Jessica Fanzo, Ph.D., is a Professor of Climate and the Food for Humanity Initiative Director at
Columbia University’s Climate School in New York City. She also serves as the Interim Director for the International Research Institute for Climate and Society. 
  • She held positions at Johns Hopkins University, the Food and Agriculture Organization (FAO) of the UN, the UN World Food Programme, Bioversity International, the Earth Institute, and the Millennium Development Goal Centre at the World Agroforestry Center in Kenya. 
  • She was the Co-Chair of the Global Nutrition Report and Team Leader for the UN High-Level Panel of Experts on Food Systems and Nutrition. 
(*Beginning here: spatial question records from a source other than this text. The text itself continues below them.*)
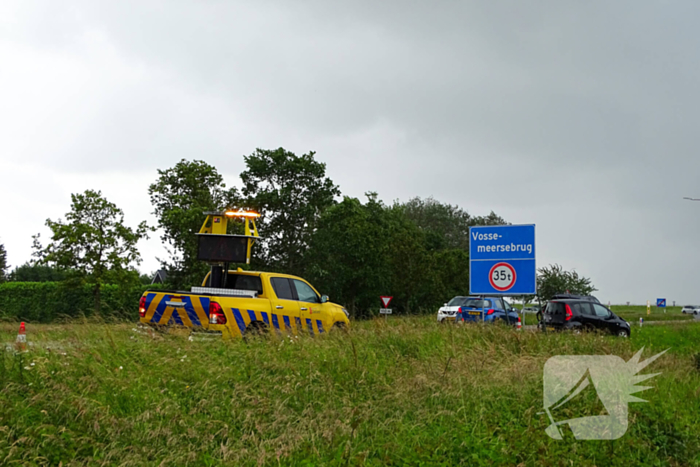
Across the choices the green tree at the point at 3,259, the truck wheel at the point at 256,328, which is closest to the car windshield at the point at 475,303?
the truck wheel at the point at 256,328

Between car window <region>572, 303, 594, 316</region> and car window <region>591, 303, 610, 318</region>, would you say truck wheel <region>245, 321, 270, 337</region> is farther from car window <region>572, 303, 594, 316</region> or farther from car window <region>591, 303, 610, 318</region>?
car window <region>591, 303, 610, 318</region>

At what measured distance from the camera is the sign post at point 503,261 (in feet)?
43.0

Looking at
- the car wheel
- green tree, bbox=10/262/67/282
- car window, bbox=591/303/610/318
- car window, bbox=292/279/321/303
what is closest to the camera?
the car wheel

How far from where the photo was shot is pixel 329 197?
140 feet

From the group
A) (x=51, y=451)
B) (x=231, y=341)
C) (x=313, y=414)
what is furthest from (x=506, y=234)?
(x=51, y=451)

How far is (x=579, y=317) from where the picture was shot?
69.1ft

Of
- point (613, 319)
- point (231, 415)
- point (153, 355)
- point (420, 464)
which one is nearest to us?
point (420, 464)

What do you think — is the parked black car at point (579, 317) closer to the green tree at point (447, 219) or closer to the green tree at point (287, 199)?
the green tree at point (287, 199)

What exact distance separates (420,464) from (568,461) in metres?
1.44

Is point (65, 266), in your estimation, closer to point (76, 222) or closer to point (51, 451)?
point (76, 222)

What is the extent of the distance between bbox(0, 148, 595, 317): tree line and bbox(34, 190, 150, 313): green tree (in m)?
0.05

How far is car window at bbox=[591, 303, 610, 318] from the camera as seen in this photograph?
71.2 feet

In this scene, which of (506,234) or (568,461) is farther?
(506,234)

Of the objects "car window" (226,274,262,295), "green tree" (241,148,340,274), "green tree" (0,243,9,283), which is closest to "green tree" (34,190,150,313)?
"green tree" (241,148,340,274)
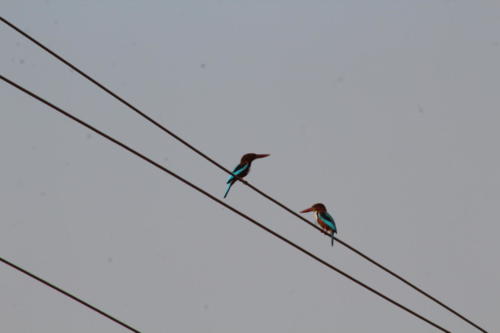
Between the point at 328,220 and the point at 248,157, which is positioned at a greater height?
the point at 248,157

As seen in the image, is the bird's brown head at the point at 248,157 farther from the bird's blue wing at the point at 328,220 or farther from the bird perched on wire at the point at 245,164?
the bird's blue wing at the point at 328,220

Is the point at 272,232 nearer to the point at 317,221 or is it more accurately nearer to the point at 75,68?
the point at 75,68

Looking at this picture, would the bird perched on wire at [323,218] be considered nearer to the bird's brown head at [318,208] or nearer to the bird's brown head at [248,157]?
the bird's brown head at [318,208]

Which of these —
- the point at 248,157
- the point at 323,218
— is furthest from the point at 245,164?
the point at 323,218

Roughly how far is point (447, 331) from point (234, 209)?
1.85 m

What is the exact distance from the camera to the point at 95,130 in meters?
6.65

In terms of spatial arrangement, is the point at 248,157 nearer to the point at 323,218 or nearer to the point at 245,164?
the point at 245,164

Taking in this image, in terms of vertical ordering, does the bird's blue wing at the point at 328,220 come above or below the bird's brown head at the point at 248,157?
below

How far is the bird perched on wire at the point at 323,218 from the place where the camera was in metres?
13.0

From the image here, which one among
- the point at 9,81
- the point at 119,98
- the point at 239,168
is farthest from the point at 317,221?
the point at 9,81

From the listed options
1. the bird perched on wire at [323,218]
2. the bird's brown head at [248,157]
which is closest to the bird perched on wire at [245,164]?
the bird's brown head at [248,157]

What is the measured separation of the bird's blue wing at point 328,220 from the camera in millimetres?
13042

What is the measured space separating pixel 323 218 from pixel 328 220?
132mm

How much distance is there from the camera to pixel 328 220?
43.5 feet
  • She has been involved in various collective endeavors, including the Food Systems Economic Commission, the Lancet Commission on Anaemia, and the EAT-Lancet Commission. 
  • She currently leads the development of the Food Systems Dashboard and the Food Systems Countdown to 2030 Initiative in collaboration with the Global Alliance of Improved Nutrition and FAO. 
  • Jessica's research focuses on the transdisciplinary field of food systems and the linkages between agriculture, health, and the environment in climate-impacted countries with limited resources. 
  • She has twenty years of experience working in sub-Saharan Africa, South Asia, and East Asia on the diversity and quality of diets, nutrition and health outcomes, environmental sustainability, and climate adaptation.